The fate of the companion whom he had so basely deserted in the moment of his greatest need did not warn Wicks from his perilous career, and we are assured that he "pursued his wicked courses with a great deal of pleasure and satisfaction." One day he overtook the Duke of Marlborough at St. Albans, but His Grace had too large a retinue for it to be safe to venture an attack, and so the great Churchill escaped, for once in a way.
Then, riding on towards Cheshunt, he found his way to a little cottage in a bye-road, where he discovered a poor old woman, bitterly weeping. She told him she was a poor widow, with no money to pay her rent, and expected the landlord every moment to come and seize what few goods she had.
Wicks bade her rest contented, and he would make things easy; and, pulling off the richly laced clothes he wore, and putting on an old coat the woman lent him, he awaited the arrival of the hard-hearted landlord; who presently came and demanded payment. Ned thereupon, rising out of the chimney-corner with a short pipe in his mouth, said, "I understand, sir, that my sister here, poor woman, is behindhand for rent, and that you design to seize her goods, but as she is a desolate widow and hath not wherewithal to pay you at present, I hope you will take so much pity and compassion on her mean circumstances as not to be too severe: pray let me persuade you to have a little forbearance."
Said the landlord, "Don't talk to me of forbearance; I'll not pity people to ruin myself. I'll have my money. I want my rent, and if I am not paid now, I'll seize her goods forthwith, and turn her out of my house."
When Ned found that no entreaties or persuasions would prevail, he said, "Come, come, let's see a receipt in full, and I'll pay it."
Accordingly the receipt was given, and the rent paid, and the landlord made ready to go.
But Wicks warned him of the dangers of the roads. "'Tis drawing towards night, sir, and there are many robbers about. I would advise you to stay here till to-morrow, and go in the morning."
"No, no!" exclaimed the landlord impatiently, "I'll go now. I can go seven miles before dark. I don't care what robbing there is abroad. Besides, I am not afraid of being robbed by any one man, be he whom he may."
So, taking his horse, away he rode, and Wicks, hastily re-assuming his fine clothes, quietly after him, at a cautious interval.

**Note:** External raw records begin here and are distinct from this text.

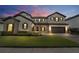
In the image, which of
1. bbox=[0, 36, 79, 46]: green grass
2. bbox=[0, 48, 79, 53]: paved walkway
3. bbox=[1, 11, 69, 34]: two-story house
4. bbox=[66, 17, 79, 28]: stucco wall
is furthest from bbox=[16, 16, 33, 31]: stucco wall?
bbox=[66, 17, 79, 28]: stucco wall

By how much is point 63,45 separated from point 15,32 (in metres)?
0.98

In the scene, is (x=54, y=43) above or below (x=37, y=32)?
below

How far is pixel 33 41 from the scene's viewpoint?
2.70 metres

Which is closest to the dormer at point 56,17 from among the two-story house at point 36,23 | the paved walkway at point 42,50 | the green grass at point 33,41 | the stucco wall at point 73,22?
the two-story house at point 36,23

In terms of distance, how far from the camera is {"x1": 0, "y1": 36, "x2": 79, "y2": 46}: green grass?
8.80ft

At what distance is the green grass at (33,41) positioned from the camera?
2682mm

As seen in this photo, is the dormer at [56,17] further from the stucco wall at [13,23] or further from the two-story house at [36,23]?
the stucco wall at [13,23]

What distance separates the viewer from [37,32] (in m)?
2.81

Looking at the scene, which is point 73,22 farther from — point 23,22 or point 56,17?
point 23,22

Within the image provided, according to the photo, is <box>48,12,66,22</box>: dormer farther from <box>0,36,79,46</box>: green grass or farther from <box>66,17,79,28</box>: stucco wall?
<box>0,36,79,46</box>: green grass

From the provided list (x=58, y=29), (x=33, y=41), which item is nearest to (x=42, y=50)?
(x=33, y=41)

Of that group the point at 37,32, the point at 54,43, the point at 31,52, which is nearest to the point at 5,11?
the point at 37,32
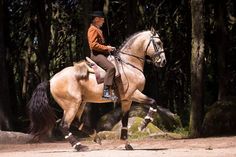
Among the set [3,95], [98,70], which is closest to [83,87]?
[98,70]

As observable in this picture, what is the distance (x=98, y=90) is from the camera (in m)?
12.1

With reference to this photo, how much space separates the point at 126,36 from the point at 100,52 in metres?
13.2

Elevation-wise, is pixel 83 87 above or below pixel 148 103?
above

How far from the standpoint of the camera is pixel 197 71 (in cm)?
1820

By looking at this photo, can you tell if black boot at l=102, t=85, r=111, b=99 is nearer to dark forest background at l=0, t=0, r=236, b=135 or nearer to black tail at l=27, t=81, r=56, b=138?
black tail at l=27, t=81, r=56, b=138

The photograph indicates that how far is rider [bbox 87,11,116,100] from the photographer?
11.8 m

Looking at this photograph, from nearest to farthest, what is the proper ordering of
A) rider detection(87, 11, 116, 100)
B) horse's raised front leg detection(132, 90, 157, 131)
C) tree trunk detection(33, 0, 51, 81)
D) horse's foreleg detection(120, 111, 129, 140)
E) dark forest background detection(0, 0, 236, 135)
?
horse's raised front leg detection(132, 90, 157, 131) < rider detection(87, 11, 116, 100) < horse's foreleg detection(120, 111, 129, 140) < dark forest background detection(0, 0, 236, 135) < tree trunk detection(33, 0, 51, 81)

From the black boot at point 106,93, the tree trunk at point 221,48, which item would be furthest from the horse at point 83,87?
the tree trunk at point 221,48

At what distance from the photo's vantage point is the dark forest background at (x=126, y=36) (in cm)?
2531

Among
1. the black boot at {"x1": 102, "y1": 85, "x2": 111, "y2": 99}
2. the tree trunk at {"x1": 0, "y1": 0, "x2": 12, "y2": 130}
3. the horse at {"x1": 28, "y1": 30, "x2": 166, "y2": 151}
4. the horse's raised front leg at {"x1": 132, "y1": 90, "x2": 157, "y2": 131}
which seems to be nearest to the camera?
the horse's raised front leg at {"x1": 132, "y1": 90, "x2": 157, "y2": 131}

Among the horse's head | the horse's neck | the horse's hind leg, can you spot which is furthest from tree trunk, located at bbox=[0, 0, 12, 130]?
the horse's head

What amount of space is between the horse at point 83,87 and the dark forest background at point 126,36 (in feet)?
34.8

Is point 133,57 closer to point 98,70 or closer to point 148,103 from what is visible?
point 98,70

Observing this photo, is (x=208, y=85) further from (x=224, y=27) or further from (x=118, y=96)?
(x=118, y=96)
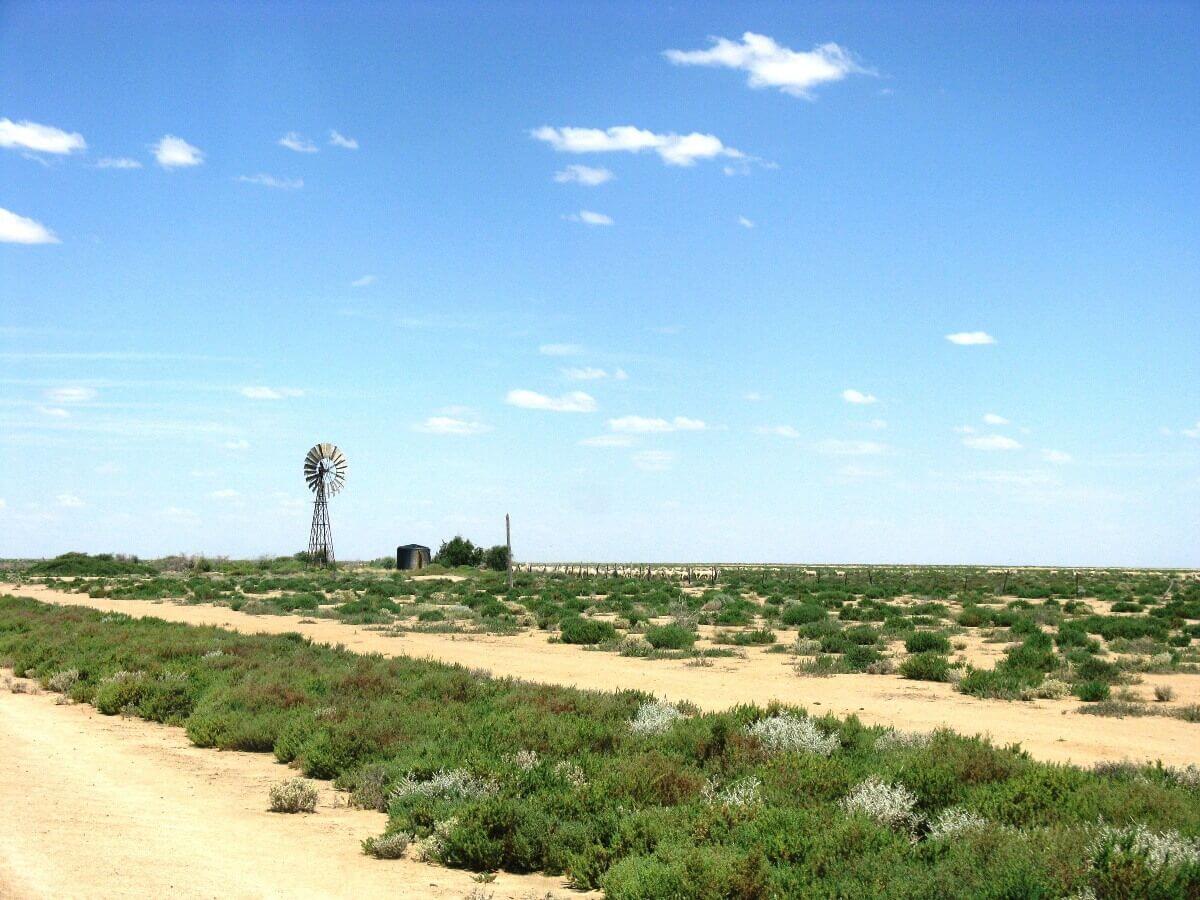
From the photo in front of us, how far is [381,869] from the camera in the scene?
9.09 metres

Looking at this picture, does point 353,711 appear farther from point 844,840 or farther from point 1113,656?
point 1113,656

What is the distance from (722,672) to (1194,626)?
20075 mm

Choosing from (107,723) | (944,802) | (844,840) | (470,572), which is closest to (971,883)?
(844,840)

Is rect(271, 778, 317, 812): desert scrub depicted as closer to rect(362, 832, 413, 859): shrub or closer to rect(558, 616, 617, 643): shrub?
rect(362, 832, 413, 859): shrub

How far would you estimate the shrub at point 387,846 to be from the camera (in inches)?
372

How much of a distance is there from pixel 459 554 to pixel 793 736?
83574 millimetres

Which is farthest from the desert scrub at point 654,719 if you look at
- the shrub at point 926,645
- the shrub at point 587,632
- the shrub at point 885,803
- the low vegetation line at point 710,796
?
the shrub at point 587,632

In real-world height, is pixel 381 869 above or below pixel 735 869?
below

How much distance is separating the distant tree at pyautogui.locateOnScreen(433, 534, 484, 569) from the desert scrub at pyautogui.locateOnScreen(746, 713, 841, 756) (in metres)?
80.9

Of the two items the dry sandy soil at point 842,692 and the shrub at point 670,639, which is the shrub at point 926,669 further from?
the shrub at point 670,639

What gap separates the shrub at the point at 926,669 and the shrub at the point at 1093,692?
2979 millimetres

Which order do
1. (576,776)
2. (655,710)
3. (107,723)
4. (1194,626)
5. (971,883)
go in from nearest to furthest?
(971,883) → (576,776) → (655,710) → (107,723) → (1194,626)

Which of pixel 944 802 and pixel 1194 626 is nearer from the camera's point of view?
pixel 944 802

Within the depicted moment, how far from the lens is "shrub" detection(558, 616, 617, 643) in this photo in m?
30.9
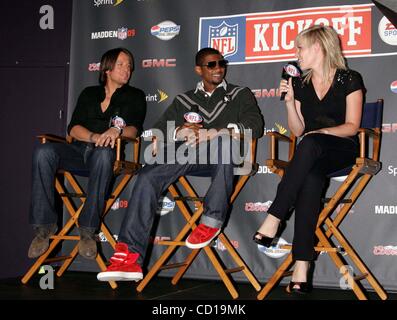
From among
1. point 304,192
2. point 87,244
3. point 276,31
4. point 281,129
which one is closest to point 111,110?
point 87,244

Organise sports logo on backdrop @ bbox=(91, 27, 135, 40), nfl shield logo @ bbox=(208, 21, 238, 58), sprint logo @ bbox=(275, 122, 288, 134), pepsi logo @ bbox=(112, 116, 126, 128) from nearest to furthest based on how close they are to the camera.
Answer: pepsi logo @ bbox=(112, 116, 126, 128), sprint logo @ bbox=(275, 122, 288, 134), nfl shield logo @ bbox=(208, 21, 238, 58), sports logo on backdrop @ bbox=(91, 27, 135, 40)

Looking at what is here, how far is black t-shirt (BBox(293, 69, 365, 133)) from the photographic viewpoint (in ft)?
10.4

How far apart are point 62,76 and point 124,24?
727 mm

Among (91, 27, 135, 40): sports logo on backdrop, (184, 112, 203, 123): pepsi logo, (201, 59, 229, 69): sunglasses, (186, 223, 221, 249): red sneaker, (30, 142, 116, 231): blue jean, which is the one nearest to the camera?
(186, 223, 221, 249): red sneaker

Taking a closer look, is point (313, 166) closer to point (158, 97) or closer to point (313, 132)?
point (313, 132)

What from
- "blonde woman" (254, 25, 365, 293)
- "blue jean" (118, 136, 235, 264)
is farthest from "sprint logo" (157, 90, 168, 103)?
"blonde woman" (254, 25, 365, 293)

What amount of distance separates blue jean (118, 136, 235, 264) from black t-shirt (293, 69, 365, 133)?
56cm

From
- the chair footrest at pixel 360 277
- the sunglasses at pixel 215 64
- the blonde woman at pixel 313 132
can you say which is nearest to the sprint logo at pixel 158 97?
the sunglasses at pixel 215 64

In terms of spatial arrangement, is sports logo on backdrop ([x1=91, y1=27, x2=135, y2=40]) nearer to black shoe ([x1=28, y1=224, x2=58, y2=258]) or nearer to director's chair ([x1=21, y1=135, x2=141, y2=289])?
director's chair ([x1=21, y1=135, x2=141, y2=289])

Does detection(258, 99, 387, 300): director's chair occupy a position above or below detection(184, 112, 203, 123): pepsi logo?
below

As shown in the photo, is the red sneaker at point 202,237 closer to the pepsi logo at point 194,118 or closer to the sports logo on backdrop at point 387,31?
the pepsi logo at point 194,118

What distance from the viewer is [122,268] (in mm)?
2969

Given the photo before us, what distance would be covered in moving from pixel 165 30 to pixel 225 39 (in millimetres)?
485

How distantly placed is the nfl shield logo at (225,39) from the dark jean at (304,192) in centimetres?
144
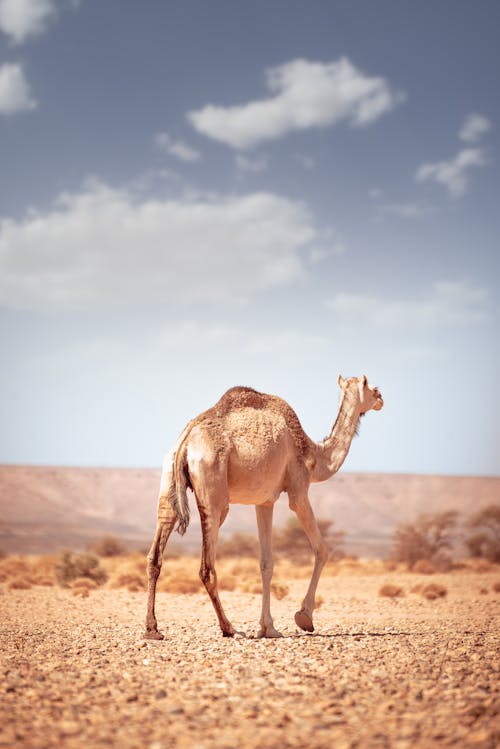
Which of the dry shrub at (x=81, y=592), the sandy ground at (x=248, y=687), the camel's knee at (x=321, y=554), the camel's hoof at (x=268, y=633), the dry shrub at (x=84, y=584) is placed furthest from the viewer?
the dry shrub at (x=84, y=584)

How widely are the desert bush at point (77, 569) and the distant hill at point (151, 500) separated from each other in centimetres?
4321

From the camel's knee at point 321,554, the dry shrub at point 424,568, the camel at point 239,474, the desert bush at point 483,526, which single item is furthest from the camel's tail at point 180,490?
the desert bush at point 483,526

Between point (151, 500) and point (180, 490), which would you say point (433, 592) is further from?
point (151, 500)

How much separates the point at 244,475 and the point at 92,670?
3509 mm

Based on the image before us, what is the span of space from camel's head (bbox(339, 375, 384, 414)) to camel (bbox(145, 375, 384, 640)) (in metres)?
1.26

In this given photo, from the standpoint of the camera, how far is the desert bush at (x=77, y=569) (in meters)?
23.2

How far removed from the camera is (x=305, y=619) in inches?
413

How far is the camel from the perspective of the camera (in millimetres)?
9547

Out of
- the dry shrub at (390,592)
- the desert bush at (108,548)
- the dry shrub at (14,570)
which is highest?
the dry shrub at (390,592)

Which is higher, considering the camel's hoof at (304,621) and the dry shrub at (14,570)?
the camel's hoof at (304,621)

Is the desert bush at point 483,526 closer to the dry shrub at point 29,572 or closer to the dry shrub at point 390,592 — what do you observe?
the dry shrub at point 390,592

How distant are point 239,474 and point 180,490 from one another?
0.89 meters

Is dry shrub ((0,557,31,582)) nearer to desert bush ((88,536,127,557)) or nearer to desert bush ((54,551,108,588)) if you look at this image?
desert bush ((54,551,108,588))

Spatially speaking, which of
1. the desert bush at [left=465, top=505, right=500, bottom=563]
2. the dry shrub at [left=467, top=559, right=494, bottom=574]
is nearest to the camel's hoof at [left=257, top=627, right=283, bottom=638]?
the dry shrub at [left=467, top=559, right=494, bottom=574]
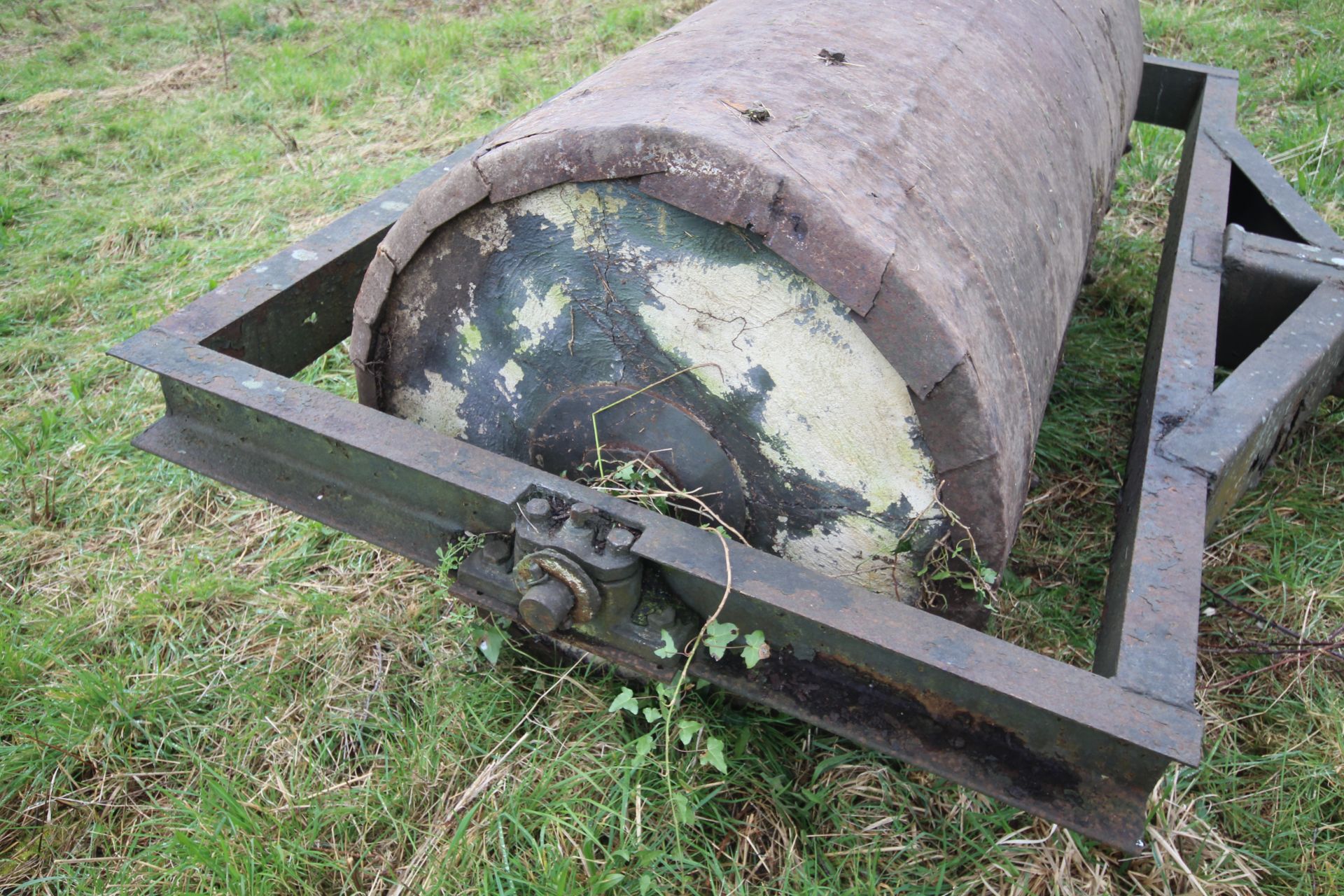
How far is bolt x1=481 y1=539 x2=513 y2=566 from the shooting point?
5.98 ft

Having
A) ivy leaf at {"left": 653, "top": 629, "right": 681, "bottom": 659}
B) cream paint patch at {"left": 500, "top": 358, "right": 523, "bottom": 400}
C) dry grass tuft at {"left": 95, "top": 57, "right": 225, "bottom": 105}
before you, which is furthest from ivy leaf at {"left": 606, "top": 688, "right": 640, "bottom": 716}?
dry grass tuft at {"left": 95, "top": 57, "right": 225, "bottom": 105}

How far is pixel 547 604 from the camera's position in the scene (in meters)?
1.67

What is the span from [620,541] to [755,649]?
293 mm

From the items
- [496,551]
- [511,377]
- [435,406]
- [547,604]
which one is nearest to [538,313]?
[511,377]

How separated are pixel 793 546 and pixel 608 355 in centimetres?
54

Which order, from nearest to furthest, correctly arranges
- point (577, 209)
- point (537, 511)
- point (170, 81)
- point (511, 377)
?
point (537, 511) < point (577, 209) < point (511, 377) < point (170, 81)

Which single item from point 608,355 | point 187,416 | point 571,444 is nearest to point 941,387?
point 608,355

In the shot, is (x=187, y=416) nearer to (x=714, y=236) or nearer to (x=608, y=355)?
(x=608, y=355)

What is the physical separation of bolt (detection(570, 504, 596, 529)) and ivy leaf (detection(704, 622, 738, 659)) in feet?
0.92

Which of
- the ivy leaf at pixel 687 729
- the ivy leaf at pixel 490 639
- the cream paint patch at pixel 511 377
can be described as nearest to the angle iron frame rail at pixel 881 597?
the ivy leaf at pixel 687 729

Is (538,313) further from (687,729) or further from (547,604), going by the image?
(687,729)

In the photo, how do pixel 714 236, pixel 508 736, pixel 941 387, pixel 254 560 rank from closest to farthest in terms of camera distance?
pixel 941 387
pixel 714 236
pixel 508 736
pixel 254 560

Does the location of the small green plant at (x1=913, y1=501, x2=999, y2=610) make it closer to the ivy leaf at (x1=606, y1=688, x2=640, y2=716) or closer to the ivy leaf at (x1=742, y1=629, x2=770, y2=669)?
the ivy leaf at (x1=742, y1=629, x2=770, y2=669)

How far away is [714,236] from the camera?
5.66ft
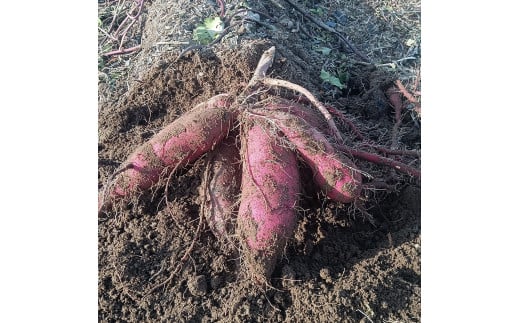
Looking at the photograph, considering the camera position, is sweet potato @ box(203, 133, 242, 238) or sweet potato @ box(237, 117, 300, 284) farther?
sweet potato @ box(203, 133, 242, 238)

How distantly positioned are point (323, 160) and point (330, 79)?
821mm

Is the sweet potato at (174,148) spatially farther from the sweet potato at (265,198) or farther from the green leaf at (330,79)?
the green leaf at (330,79)

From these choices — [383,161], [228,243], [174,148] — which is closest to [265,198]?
[228,243]

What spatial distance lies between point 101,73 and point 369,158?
56.5 inches

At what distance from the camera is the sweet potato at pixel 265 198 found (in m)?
1.46

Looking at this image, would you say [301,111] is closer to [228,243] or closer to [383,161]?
[383,161]

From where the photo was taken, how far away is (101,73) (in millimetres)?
2258

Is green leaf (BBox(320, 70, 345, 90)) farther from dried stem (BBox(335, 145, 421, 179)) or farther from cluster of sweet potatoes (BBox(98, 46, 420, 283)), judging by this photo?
dried stem (BBox(335, 145, 421, 179))

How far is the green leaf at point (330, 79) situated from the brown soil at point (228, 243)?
0.11 feet

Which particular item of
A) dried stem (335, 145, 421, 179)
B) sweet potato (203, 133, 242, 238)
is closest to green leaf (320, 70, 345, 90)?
dried stem (335, 145, 421, 179)

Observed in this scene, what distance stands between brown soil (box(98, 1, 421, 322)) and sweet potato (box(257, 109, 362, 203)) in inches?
4.7

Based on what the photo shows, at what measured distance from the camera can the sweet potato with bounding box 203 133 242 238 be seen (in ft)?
5.36

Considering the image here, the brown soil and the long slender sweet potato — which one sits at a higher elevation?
the long slender sweet potato
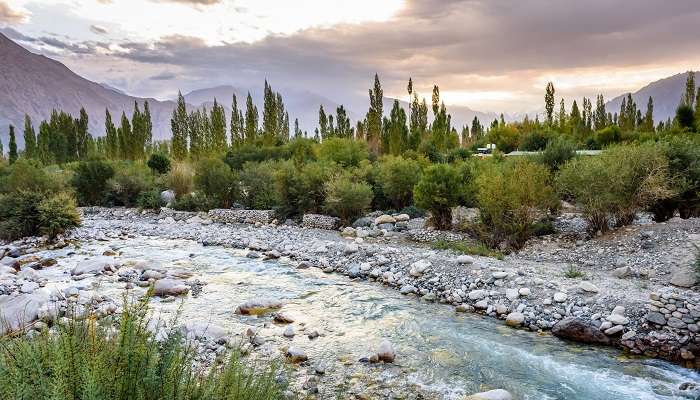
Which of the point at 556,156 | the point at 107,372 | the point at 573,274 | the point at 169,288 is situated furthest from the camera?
the point at 556,156

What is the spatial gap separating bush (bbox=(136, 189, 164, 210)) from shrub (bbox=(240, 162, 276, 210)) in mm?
4867

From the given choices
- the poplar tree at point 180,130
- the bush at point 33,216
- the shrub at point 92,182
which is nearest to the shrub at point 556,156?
the bush at point 33,216

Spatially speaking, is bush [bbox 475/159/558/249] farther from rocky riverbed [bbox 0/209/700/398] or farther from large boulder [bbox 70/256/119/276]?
large boulder [bbox 70/256/119/276]

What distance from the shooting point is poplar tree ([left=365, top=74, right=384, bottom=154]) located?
148 ft

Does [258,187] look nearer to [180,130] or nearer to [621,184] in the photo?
[621,184]

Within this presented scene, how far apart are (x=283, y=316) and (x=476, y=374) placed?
3683 mm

Taking a circuitous course and putting his mare to a hand-gallop, Wicks was already waiting the landlord at the edge of a dark pond on a lonely stretch of road, when the old man rode by. In that situation, as the shades of night were falling, he robbed him of the rent and of as much beside, which he later kept for his honest brokerage, after making the widow a present of the original amount. Hastening back to the cottage, he had already resumed the rustic clothes and was seated in the chimney corner, when a knocking came at the door. It was the landlord returning to tell the story of his woes. He said he had been robbed by a rogue in a lace coat, who swore a thousand oaths at him.
"I told you how unsafe it was," said Wicks, from his corner; "but you would not take my advice."
The landlord begged leave to stay the night, and went the following morning upon his way.
The obvious criticism of this is that, having already been robbed, his best and safest course would have been to make haste on his way home, the remainder of the journey, without turning back.